*Belge metni*
Yaz aylarında daha mı çok kitap okunur? Herkes bu konuda benimle hemfikir mi? Sanki yaz gelince insanlar bir anda kitaplara daha çok ilgi göstermeye başlar gibi… Belki de tatil moduna geçtiğimiz içindir, kim bilir? Deniz kenarında kitap okumak, kitabınızla birlikte başka diyarlara yolculuk etmek, günlük hayatın stresinden ve yoğunluğundan uzaklaşmanın yazın en keyifli bölümlerinden biri. Eğer benim gibi düşünenler varsa, okurken zamanın nasıl aktığını anlamayacağınız kitap listeme kısaca göz atmanızı öneririm. Keyifli okumalar...

SESİMİ DUYMAYAN KALDI MI?
Tanıdık bir sesin, bilimin ışığında yolculuğunun hikâyesi... Deprem bilinci oluşturma mücadelesiyle tanıdığımız Prof. Dr. Naci Görür’ün hem hayranlık uyandıracak hayat hikâyesini hem de halkı için çabalayan duruşunu samimi şekilde anlattığı nehir söyleşisi Sesimi Duymayan Kaldı mı? Bu yazın ilginç kitapları arasındaki yerini aldı. Elazığ’da marangoz bir babanın ve okuma yazma bilmeyen bir annenin oğlu olarak doğup da dünya literatürünün tanınan jeologlarından olmayı başaran Naci Görür, bunu Atatürk Cumhuriyeti’ne borçlu olduğunu düşünüyor. Küçük yaşlarda başladığı mücadelesini bilimle birlikte sürdürmüş hem Türkiye’ye hem dünyaya olan katkılarını halkı için, Cumhuriyet için yapmış, bunun için yaşamış ve yaşamaya devam eden bir bilge. Bu kitapta yaşam mücadelesine iyi niyetini, insana hizmet etme bilincini, doğa sevgisini, bilime olan tutkusunu ve bu tutkudan aldığı verimi, çalışmalarını, deprem gerçeğini, kimi jeolojik bilgileri, ülkemizle ilgili endişelerini, akademiyle ilgili görüşlerini anlatıyor. Gazeteci Semin Gümüşel Güner ile Ayşe Karabat’ın hazırladığı kitap kesinlikle okumaya değer.

*Çıkarılan girdiler*
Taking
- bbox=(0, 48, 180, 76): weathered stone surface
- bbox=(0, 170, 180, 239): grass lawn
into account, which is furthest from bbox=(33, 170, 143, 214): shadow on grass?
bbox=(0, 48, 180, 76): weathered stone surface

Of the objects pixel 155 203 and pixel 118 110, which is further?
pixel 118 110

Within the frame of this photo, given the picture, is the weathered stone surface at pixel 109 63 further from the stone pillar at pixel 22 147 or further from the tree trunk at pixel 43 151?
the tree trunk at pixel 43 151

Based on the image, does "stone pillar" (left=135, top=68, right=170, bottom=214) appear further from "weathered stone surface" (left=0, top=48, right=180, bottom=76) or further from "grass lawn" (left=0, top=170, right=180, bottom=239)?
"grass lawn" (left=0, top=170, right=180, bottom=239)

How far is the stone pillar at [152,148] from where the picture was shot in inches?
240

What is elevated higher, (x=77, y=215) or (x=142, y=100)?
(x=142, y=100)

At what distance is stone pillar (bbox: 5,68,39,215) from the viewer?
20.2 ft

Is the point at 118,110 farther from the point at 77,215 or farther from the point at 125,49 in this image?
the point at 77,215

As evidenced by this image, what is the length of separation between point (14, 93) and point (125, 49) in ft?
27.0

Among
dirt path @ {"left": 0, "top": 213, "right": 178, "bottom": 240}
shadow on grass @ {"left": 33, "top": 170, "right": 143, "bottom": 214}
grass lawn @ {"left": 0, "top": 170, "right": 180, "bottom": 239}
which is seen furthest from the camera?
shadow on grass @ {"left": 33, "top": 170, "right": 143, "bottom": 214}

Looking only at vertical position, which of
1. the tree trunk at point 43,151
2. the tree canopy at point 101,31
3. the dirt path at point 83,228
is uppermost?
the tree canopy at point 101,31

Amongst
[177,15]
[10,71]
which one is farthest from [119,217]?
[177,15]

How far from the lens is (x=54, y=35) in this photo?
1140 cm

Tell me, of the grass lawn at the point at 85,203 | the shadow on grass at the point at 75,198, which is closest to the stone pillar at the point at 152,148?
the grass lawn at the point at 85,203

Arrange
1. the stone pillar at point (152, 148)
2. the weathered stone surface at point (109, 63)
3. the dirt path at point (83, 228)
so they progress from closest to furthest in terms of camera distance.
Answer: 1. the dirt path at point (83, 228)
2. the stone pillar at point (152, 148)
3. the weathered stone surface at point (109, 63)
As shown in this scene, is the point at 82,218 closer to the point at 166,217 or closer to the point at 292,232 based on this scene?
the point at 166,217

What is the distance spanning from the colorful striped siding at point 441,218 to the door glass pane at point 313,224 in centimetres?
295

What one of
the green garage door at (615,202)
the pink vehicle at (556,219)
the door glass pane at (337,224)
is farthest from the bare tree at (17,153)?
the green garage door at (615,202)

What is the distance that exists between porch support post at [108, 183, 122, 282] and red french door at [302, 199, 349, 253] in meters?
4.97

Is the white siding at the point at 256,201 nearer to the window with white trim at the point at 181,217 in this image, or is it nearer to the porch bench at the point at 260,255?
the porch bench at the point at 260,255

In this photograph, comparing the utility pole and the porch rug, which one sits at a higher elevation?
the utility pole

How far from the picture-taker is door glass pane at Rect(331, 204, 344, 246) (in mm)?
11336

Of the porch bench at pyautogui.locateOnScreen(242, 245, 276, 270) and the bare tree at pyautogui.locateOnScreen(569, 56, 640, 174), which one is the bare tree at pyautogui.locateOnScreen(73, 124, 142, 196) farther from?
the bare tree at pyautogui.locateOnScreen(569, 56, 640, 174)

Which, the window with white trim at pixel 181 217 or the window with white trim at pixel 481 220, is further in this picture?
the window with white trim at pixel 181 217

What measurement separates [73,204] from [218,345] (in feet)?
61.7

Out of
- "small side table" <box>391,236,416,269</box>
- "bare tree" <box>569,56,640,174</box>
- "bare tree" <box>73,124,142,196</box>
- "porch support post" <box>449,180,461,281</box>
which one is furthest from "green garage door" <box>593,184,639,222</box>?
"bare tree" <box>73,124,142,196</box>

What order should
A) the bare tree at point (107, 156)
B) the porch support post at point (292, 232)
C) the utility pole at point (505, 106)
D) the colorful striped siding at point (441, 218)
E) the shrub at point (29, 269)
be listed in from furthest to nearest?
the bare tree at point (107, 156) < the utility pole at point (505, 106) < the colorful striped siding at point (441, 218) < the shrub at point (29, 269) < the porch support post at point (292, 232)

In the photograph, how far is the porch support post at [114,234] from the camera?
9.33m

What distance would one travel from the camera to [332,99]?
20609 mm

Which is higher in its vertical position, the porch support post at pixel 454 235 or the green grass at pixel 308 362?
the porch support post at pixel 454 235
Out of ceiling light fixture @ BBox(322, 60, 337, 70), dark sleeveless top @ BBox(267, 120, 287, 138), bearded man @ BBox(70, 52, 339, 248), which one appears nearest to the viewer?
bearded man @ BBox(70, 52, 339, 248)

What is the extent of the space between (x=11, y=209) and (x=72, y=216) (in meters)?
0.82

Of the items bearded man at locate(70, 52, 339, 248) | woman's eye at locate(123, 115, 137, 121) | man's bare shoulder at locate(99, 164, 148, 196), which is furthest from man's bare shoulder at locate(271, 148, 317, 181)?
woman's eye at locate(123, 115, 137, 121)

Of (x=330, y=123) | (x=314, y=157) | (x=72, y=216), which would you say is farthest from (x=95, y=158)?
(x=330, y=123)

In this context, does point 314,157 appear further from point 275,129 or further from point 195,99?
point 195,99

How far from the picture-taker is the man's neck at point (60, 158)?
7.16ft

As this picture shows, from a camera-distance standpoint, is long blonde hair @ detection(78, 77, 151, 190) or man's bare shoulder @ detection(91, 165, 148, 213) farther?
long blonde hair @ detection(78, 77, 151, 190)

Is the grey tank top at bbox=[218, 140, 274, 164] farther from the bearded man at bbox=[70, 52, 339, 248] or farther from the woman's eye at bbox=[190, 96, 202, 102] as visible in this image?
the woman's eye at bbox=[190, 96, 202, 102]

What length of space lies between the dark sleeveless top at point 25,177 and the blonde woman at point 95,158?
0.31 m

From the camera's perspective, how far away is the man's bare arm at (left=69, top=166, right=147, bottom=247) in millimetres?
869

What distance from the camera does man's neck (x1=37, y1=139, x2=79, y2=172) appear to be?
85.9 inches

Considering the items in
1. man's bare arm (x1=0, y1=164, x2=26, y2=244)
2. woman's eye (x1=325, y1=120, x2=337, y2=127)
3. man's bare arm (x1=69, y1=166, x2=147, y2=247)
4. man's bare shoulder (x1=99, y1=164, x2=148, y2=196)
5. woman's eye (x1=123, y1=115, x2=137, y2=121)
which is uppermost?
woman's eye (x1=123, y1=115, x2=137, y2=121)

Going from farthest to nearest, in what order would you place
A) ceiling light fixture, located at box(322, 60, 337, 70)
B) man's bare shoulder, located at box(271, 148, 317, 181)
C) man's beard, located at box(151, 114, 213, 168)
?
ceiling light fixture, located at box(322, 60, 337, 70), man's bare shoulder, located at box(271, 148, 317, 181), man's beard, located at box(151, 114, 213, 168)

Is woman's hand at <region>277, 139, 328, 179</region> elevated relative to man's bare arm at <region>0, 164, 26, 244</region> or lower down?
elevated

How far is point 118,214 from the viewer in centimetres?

*Kısa alıştırma 1*
Yaz kitapları yazısına göre Sesimi Duymayan Kaldı mı? kitabını kimler hazırlamıştır?
*Kısa alıştırma 2*
Girdilerde "Considering the items in" ifadesini içeren satırla açılıp girdilerin sonuna kadar uzanan bölümü, her iki ucu da dahil ederek satır satır aktarın.
Yaz kitapları yazısı ile girdiler arasında hiçbir bağ yoktur.

*Görev yanıtı 1*
Kitabı gazeteci Semin Gümüşel Güner ile Ayşe Karabat hazırlamıştır.

*Görev yanıtı 2*
Considering the items in
1. man's bare arm (x1=0, y1=164, x2=26, y2=244)
2. woman's eye (x1=325, y1=120, x2=337, y2=127)
3. man's bare arm (x1=69, y1=166, x2=147, y2=247)
4. man's bare shoulder (x1=99, y1=164, x2=148, y2=196)
5. woman's eye (x1=123, y1=115, x2=137, y2=121)
which is uppermost?
woman's eye (x1=123, y1=115, x2=137, y2=121)

Going from farthest to nearest, in what order would you place
A) ceiling light fixture, located at box(322, 60, 337, 70)
B) man's bare shoulder, located at box(271, 148, 317, 181)
C) man's beard, located at box(151, 114, 213, 168)
?
ceiling light fixture, located at box(322, 60, 337, 70), man's bare shoulder, located at box(271, 148, 317, 181), man's beard, located at box(151, 114, 213, 168)

Is woman's hand at <region>277, 139, 328, 179</region> elevated relative to man's bare arm at <region>0, 164, 26, 244</region> or lower down?
elevated

How far is point 118,214 from the viewer in centimetres?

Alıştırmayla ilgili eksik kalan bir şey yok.